Não foram relatados casos com sinais ou sintomas decorrentes de dosagem excessiva.

 

 

Tratamento Cirúrgico

 

            O tratamento cirúrgico é indicado quando os sintomas são graves, incapacitantes, em casos de endometriomas, distorção da anatomia das estruturas pélvicas, aderências, obstrução de trato intestinal ou urinário e nas pacientes com infertilidade associada à endometriose. Pode ser classificada em conservadora ou definitiva.

 

 

 

Considerações Finais

 

            Apesar de ser uma afecção ginecológica comum entre o universo feminino, principalmente na idade reprodutiva, podemos constatar por meio deste trabalho as controvérsias existentes no processo do desenvolvimento patológico da endometriose.
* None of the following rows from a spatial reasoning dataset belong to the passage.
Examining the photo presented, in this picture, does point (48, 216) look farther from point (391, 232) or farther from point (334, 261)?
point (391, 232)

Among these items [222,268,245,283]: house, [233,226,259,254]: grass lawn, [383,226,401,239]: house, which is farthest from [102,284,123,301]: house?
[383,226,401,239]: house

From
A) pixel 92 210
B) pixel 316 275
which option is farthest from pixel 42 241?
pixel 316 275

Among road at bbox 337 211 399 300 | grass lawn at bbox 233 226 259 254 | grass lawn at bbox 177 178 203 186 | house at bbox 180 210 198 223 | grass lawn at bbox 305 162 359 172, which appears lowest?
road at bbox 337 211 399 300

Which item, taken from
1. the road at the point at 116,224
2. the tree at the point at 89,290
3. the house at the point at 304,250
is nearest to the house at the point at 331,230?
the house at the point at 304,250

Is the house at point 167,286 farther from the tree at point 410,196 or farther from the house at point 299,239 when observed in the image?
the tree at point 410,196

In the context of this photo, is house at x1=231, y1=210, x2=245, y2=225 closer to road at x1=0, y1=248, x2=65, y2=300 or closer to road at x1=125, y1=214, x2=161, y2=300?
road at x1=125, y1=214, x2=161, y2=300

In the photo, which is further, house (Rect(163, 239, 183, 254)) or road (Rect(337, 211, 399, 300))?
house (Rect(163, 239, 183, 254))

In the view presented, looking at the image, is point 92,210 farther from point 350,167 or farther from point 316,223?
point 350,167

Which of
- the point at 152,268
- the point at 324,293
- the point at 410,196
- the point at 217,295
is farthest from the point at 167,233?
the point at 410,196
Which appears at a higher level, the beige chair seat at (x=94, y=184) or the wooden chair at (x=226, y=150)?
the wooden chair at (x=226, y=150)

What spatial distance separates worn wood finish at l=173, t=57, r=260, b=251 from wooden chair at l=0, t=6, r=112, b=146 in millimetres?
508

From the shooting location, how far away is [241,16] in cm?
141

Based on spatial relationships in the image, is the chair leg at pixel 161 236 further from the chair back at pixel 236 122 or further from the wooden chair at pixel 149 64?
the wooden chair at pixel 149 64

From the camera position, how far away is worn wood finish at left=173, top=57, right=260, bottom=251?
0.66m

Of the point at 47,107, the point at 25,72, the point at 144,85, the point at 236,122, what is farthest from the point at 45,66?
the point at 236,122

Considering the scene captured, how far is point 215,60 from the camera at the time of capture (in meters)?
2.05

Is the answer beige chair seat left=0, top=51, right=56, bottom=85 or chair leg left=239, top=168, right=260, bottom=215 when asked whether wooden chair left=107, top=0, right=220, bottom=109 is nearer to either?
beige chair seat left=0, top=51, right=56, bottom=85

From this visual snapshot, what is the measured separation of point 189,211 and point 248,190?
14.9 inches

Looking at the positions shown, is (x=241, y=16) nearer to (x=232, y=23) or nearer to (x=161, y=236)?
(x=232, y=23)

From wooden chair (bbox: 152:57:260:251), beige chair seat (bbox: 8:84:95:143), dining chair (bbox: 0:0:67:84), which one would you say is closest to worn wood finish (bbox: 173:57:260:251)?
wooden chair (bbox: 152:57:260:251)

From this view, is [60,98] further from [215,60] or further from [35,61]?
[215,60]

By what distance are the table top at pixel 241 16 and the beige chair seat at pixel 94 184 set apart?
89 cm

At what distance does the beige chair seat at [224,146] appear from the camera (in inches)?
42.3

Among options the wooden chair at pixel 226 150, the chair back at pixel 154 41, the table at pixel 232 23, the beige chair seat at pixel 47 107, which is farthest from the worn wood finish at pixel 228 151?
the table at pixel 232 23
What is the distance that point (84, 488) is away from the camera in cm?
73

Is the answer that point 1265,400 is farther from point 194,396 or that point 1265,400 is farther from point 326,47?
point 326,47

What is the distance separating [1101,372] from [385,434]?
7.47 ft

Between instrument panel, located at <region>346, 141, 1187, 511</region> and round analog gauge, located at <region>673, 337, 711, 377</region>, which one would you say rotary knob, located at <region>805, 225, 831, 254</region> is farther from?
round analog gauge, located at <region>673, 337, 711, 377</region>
A patogênese desta doença pode estar relacionada apenas ao único fator e sim a interação de diversos fatores predisponentes, tanto de ordem endógena inerente ao organismo da mulher, quanto à ordem exógena, ligada a fatores ambientais. Ao adotar um esquema terapêutico da endometriose deve-se analisar as particularidades de cada caso para que haja uma escolha adequada de tratamento.